Théâtre / Frédéric Rey, un semeur de providences

Je vais vous parler de quelqu’un, qui à l’instar de Maître Jacques, a plusieurs casquettes, trois plus précisément : Frédéric Rey est en effet responsable de programmation du Théâtre de la Semeuse, du centre culturel de La Providence et metteur en scène, avec un goût prononcé pour la Commedia dell’ Arte. Mais d’abord…

Frédéric ReyJacques Barbarin : Frédéric Rey, commençons par le commencement, c’est-à-dire l’institution qu’est « La Semeuse ».

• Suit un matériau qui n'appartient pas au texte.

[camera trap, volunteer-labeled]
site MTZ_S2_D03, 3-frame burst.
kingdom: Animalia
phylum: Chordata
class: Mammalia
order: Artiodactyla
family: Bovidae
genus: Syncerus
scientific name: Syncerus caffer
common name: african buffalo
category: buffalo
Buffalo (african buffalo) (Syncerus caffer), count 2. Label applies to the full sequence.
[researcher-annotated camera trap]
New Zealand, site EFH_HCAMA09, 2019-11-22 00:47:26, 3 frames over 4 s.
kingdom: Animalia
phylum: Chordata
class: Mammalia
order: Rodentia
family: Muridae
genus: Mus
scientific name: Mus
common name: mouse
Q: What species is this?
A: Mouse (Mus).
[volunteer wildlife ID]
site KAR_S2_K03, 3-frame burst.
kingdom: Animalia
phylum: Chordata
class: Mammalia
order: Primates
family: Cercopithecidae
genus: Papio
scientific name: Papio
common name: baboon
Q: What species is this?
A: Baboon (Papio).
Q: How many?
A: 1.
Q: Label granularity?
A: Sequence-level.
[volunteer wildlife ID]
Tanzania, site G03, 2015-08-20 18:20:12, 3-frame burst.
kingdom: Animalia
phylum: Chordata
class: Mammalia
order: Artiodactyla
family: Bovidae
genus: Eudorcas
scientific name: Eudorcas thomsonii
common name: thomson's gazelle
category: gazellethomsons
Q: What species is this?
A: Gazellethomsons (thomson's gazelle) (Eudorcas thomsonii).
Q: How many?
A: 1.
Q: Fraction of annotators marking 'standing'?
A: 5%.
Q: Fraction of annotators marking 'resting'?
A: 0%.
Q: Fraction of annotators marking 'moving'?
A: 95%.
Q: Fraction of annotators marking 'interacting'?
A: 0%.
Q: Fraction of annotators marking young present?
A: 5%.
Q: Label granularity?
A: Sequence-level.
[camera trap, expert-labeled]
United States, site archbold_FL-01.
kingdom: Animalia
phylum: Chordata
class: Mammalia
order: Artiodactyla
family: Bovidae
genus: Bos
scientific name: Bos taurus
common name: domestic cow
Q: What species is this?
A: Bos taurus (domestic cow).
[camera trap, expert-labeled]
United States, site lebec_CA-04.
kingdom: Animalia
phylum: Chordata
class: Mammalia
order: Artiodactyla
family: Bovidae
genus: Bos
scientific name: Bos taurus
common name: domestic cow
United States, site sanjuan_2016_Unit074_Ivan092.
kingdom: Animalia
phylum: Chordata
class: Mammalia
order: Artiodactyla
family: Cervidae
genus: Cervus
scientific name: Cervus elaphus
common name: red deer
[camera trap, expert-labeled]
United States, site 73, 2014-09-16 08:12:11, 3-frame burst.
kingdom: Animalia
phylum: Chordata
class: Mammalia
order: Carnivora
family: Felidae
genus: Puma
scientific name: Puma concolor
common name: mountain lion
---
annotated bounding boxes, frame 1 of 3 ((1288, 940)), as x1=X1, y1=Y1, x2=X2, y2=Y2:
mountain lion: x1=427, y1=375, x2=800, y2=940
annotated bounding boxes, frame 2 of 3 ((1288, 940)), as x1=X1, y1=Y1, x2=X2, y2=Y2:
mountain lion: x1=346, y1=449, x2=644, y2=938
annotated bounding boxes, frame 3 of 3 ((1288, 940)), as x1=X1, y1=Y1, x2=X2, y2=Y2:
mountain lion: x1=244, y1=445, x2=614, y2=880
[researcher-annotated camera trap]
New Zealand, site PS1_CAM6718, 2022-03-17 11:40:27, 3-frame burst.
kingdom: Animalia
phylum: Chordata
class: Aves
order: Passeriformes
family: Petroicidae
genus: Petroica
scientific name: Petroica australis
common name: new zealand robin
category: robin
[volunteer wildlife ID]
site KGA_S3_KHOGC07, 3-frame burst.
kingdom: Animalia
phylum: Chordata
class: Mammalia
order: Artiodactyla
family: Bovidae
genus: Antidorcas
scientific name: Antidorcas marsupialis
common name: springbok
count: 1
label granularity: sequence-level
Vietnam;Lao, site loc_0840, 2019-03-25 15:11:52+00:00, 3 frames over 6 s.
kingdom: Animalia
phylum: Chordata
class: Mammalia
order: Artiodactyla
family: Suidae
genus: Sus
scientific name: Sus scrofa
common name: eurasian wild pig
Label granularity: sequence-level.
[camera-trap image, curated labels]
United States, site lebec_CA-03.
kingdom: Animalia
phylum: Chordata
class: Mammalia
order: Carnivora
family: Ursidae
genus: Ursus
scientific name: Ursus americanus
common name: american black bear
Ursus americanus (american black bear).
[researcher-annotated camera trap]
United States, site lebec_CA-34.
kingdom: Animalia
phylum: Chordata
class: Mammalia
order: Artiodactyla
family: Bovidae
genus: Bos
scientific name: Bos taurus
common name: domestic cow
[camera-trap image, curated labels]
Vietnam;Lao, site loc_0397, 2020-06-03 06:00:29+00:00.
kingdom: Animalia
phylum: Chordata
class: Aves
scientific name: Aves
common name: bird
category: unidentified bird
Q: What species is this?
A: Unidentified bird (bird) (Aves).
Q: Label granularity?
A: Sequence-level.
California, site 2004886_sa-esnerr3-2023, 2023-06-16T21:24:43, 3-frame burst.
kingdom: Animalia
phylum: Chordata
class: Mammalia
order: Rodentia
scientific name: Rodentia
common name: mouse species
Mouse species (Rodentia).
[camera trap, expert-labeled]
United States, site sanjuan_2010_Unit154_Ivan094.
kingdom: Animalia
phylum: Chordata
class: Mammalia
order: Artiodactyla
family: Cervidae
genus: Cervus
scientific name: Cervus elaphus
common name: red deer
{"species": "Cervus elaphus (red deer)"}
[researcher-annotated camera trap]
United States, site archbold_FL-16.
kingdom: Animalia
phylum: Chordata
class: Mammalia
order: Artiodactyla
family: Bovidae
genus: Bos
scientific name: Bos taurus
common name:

Frédéric Rey : C’est d’une des plus anciennes associations de Nice, créée en 1904. A l’origine c’était un patronage catholique, dans les années 50 c’est devenu une association d’éducation populaire laïque. Aujourd’hui c’est toujours une association d’éducation populaire, avec 4000 membres, des activités aussi bien culturelles, que sociales, socio-éducatives, sportives… Et au sein de cette grosse maison il y a deux salles de spectacles, le théâtre de la Semeuse et le Centre Culturel de la Providence. Le théâtre est l’une des premières activités dès 1910, il y avait déjà une troupe de théâtre qui à l’époque était amateur. Elle n’avait pas sa propre salle, elle jouait au Théâtre de Verdure, dans divers lieux. Elle jouait soit des pièces de Francis Gag, soit d’autres auteurs de l’époque. A partir des années 80, des metteurs en scène ont commencé à créer plus professionnellement La Semeuse jusqu’à aujourd’hui. Actuellement, la quasi-totalité de la programmation est d’origine professionnelle.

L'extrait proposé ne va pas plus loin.